[START PROVIDED INFORMATION]
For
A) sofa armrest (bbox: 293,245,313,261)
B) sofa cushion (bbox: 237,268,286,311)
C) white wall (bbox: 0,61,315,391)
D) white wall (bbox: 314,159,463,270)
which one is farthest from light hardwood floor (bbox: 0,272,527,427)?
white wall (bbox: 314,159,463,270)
[END PROVIDED INFORMATION]
Could you write out all of the material above, line for line, without changing a character?

For
A) sofa armrest (bbox: 293,245,313,261)
B) sofa cushion (bbox: 237,268,286,311)
C) white wall (bbox: 0,61,315,391)
D) white wall (bbox: 314,159,463,270)
which one is farthest from light hardwood floor (bbox: 0,272,527,427)?
white wall (bbox: 314,159,463,270)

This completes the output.